You don't want to think like just any old supervillain. Most of them have systematic flaws in their behavior too. Besides the obvious, in a lot of stories the motive that best explains the villains' behavior is not really to succeed but the one the author has for them, which is to put up a good fight and be awesome, but lose. If you try to be like them, you might end up just trying to try. Your mind will censor out the non-grandiose but effective plans. You do not want to be about demonstrating a good effort. You want to be a winner.
Edit: the next paragraph has spoilers in it for Watchmen. So does the single line after it.
If there's one supervillain people should maybe try to emulate, it's this guy). He defeats an invincible character, stronger than Superman in a world where no one else has significant super powers, with nothing but mind games, (and in the movie at least), nukes several cities and blames it on said godlike character (the comic book ending has him blaming it on aliens, I like the movie ending better), tricks the US and USSR into thinking they have a common enemy, and prevents a larger nuclear war. He exemplifies the utilitarian answer to the trolley problem you mentioned. He's totally ruthless, but for a just cause. And most importantly, he wins.
But don't try a plan that risky in real life. You're not a comic book villain and it probably won't work out.
Opportunities to kill a whole bunch of people, and actually accomplish more good than you could through alternative methods are rare. If you want to be awesome (virtue ethics), try to make yourself into the kind of badass consequentialist who could do that in the rare circumstance when it was a good idea. If you want good to win (genuine consequentialism) optimize your mind to correctly deal with the choices you encounter in real life, not the ones people deal with in cool stories.
You don't want to think like just any old supervillain. Most of them have systematic flaws in their behavior too.
Sure, in the same way that if I wrote a post called "think like a scientist" about how you should test your hypotheses it would be reasonable to respond "you don't want to think like just any old scientist..."
See also: Everything I Needed To Know About Life, I Learned From Supervillains
-- Quirinus Quirrell
-- Quirinus_Quirrell
I was once asked whether I would rather be a superhero or a supervillain, and I probably shouldn't tell you how little time it took for me to answer "supervillain."

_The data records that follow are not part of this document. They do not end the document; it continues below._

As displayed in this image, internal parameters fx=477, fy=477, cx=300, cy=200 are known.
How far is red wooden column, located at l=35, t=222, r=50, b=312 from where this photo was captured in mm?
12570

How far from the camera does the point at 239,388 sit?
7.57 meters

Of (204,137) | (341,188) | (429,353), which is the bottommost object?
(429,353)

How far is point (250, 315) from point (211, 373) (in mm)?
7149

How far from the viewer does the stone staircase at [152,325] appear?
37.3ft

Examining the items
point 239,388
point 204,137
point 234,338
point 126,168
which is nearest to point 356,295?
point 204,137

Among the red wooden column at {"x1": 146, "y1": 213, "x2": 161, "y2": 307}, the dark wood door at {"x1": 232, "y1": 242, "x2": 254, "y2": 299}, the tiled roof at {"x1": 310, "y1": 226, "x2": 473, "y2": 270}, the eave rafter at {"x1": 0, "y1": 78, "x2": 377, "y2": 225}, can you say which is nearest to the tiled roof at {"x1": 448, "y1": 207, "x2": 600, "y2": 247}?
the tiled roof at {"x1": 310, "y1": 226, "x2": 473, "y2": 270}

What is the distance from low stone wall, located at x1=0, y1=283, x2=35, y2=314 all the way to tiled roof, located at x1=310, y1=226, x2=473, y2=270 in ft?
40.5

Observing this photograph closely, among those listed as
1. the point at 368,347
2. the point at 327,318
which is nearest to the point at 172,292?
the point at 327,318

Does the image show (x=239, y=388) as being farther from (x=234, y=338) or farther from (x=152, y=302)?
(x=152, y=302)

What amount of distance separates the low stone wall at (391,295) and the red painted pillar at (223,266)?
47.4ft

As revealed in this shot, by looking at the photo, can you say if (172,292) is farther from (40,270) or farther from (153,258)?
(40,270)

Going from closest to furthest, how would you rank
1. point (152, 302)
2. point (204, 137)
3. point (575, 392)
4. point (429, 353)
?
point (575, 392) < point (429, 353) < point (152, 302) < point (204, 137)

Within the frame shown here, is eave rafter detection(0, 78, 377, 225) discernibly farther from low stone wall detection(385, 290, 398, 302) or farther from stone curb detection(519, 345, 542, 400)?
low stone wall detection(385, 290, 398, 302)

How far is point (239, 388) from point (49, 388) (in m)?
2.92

Being a superhero sounds awful, at least if you intend to keep being recognized as a superhero. Superheroes are bound by the chains of public opinion. A superhero can only do what people generally agree is good for superheroes to do. If you stray too far off the beaten path in search of how best to use your superpowers to actually save the world, you could easily end up doing things that look, at first glance, somewhat to incredibly evil. And if people are going to turn against you once you start actually optimizing, you might as well just be a supervillain to begin with. They look like they're having more fun anyway.
You probably won't get the chance to decide between being a superhero or a supervillain, but you do get the chance to decide what kind of person you think of yourself as, and I think you should think of yourself more as a supervillain than as a superhero. Why?

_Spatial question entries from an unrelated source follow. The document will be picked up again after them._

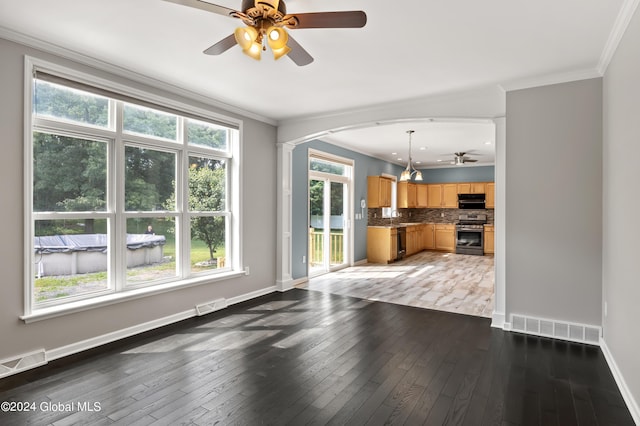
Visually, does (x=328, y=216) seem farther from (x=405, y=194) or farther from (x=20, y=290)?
(x=20, y=290)

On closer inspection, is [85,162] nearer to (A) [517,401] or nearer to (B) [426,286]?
(A) [517,401]

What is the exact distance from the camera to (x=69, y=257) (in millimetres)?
3334

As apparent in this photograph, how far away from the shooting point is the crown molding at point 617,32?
2350mm

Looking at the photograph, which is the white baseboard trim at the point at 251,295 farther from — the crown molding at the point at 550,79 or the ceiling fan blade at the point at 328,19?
the crown molding at the point at 550,79

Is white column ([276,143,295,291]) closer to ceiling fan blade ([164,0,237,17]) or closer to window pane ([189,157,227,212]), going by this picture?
window pane ([189,157,227,212])

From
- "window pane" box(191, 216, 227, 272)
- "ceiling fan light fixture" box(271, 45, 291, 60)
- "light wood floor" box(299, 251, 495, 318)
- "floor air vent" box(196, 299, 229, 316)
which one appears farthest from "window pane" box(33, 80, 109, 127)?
"light wood floor" box(299, 251, 495, 318)

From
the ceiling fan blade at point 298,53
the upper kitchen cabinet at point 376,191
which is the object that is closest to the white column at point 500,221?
the ceiling fan blade at point 298,53

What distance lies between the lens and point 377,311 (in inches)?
179

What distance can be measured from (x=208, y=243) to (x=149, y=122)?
5.44ft

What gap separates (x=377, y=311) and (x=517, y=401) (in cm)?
220

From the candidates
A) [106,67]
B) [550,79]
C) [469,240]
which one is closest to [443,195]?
[469,240]

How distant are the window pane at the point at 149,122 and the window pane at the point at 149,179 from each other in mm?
202

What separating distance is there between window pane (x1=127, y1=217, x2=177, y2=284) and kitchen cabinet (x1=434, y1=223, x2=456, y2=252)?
8.86m

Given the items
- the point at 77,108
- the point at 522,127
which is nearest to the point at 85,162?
the point at 77,108
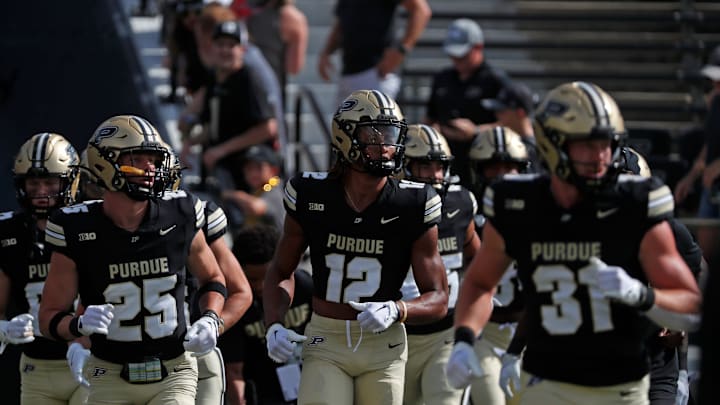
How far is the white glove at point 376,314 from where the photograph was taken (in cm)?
611

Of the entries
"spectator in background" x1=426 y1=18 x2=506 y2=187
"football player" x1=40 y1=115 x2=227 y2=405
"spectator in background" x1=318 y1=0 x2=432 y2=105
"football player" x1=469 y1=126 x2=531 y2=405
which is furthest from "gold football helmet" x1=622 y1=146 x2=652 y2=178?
"spectator in background" x1=318 y1=0 x2=432 y2=105

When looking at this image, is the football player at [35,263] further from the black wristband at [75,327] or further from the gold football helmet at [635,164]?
the gold football helmet at [635,164]

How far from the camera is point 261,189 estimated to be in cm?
1070

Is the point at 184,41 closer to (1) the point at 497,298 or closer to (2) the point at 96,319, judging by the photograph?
(1) the point at 497,298

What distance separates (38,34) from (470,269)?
563cm

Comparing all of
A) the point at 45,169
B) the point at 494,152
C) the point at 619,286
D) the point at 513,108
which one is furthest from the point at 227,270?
the point at 513,108

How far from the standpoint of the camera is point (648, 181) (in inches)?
211

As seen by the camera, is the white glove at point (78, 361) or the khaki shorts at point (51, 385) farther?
the khaki shorts at point (51, 385)

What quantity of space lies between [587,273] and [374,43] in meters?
6.48

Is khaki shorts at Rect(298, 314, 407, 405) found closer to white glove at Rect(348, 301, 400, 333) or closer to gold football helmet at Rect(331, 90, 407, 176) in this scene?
white glove at Rect(348, 301, 400, 333)

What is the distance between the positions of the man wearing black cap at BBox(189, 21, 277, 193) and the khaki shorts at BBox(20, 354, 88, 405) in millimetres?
3811

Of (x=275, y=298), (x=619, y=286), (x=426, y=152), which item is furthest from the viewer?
(x=426, y=152)

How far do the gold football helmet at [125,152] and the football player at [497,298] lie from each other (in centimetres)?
199

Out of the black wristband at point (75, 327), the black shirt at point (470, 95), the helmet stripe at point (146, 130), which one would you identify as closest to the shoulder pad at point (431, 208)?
the helmet stripe at point (146, 130)
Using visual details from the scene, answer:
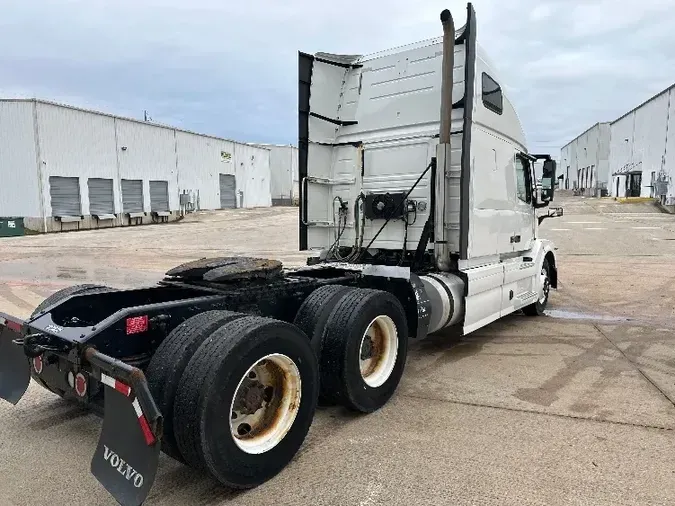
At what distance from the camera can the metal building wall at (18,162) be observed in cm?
2870

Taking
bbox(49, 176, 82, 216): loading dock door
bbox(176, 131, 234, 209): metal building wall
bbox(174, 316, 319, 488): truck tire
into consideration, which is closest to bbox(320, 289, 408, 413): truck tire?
bbox(174, 316, 319, 488): truck tire

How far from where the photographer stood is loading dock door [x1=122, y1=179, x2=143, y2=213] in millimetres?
34812

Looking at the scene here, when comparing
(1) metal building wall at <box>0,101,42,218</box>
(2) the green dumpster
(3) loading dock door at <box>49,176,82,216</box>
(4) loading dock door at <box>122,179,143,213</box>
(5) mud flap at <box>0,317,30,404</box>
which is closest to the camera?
(5) mud flap at <box>0,317,30,404</box>

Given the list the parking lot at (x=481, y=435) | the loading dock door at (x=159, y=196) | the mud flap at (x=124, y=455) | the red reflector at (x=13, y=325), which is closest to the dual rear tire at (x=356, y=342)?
the parking lot at (x=481, y=435)

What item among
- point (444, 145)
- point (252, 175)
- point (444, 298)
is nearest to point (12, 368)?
point (444, 298)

In the same way that being a superhero limits what you can do, thinking of yourself as a superhero limits what you can think. And if you want to save the world, you can't afford to limit what you can think. Humanity faces many difficult problems, and the space of possible solutions to any one of these problems is large. If you have censors in your mind that are preventing you from looking at parts of this space because some of your moral intuitions don't like them ("that's not the kind of thing a superhero would do!"), you're crippling your ability to search for solutions to problems. For example, your moral intuitions are likely to flinch away from solutions to problems that involve you causing bad things to happen but be okay with solutions to problems that involve you failing to prevent bad things from happening (think of the trolley problem, or Batman's policy of not killing his enemies).

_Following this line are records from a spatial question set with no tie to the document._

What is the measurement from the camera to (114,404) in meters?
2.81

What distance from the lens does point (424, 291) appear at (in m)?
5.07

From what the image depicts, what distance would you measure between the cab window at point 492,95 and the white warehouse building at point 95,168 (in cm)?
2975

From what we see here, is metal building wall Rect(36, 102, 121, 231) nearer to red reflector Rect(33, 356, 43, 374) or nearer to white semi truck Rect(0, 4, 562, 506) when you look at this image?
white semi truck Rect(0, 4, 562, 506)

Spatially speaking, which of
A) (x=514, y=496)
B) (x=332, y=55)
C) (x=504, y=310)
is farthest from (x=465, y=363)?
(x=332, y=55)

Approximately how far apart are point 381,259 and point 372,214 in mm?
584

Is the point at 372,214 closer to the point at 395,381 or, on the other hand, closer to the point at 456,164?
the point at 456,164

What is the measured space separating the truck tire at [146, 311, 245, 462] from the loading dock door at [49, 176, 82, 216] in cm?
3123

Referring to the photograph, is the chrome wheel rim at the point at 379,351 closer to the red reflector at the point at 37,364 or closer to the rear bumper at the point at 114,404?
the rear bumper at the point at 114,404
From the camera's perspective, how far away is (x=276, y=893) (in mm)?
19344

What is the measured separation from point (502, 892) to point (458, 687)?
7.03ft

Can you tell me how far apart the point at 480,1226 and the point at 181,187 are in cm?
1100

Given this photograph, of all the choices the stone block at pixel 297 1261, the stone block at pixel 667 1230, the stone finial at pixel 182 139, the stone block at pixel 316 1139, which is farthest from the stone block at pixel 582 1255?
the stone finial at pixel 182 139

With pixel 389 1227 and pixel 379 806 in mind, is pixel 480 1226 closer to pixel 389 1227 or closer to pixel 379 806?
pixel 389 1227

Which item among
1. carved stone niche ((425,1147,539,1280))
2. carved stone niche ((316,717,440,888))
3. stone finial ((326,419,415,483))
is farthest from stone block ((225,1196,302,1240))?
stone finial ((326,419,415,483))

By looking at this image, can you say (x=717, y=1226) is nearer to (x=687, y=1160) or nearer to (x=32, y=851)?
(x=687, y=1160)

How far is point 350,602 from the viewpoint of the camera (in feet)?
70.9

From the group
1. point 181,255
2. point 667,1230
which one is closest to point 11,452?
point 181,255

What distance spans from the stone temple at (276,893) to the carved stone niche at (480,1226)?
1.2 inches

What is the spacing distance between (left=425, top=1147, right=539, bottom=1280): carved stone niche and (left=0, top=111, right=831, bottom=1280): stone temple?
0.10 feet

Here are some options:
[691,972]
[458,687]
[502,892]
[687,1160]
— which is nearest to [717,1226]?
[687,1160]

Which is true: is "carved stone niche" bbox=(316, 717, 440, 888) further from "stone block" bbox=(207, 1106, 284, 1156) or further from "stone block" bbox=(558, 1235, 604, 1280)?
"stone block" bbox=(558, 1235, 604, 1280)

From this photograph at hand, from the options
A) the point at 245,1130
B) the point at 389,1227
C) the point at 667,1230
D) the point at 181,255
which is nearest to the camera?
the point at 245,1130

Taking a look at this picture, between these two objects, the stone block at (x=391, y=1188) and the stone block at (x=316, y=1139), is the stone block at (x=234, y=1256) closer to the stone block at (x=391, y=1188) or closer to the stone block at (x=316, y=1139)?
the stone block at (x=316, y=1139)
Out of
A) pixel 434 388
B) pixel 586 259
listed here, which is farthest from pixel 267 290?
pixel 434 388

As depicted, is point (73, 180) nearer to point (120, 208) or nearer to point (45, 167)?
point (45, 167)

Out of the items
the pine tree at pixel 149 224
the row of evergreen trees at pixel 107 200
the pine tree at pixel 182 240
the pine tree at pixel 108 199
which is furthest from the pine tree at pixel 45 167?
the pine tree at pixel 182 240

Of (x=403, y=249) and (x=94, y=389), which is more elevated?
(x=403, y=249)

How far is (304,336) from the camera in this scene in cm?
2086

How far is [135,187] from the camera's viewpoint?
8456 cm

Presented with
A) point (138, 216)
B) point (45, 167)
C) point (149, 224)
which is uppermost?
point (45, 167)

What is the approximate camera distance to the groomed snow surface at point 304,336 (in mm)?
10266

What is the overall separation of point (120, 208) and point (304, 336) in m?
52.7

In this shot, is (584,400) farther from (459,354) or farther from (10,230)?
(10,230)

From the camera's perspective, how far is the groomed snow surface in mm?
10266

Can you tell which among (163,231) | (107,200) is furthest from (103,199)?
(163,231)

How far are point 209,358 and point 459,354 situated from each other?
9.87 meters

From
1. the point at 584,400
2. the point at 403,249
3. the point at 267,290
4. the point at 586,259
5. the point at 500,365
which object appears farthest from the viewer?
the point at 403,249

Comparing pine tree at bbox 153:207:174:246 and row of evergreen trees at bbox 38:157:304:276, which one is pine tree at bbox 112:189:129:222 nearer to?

Edit (2/19): But thinking of yourself as a supervillain has the opposite effect. It's easier not to flinch at certain kinds of ideas, which now come more easily to mind and may not have otherwise occurred to you. For example, on Facebook, Eliezer recently mentioned a thread where people were posting examples of things that they valued at a billion dollars or more, such as their cats. With a supervillain module running in the background, I noticed and pointed out that this constituted a thread where people publicly described how they could be ransomed. I can't exactly test this, but I don't think this kind of idea would have occurred to me before I installed the supervillain module. (This is a tame example. I won't give less tame examples for obvious reasons.)
There are many things you can't say, but you don't have to say everything you think. Until someone discovers a technique for reliably reading human minds, think whatever thoughts best help you accomplish your goals without worrying about any moral labels they may or may not, upon reflection, ultimately warrant. Moral labels are for a later step in the decision process than the part where you generate ideas.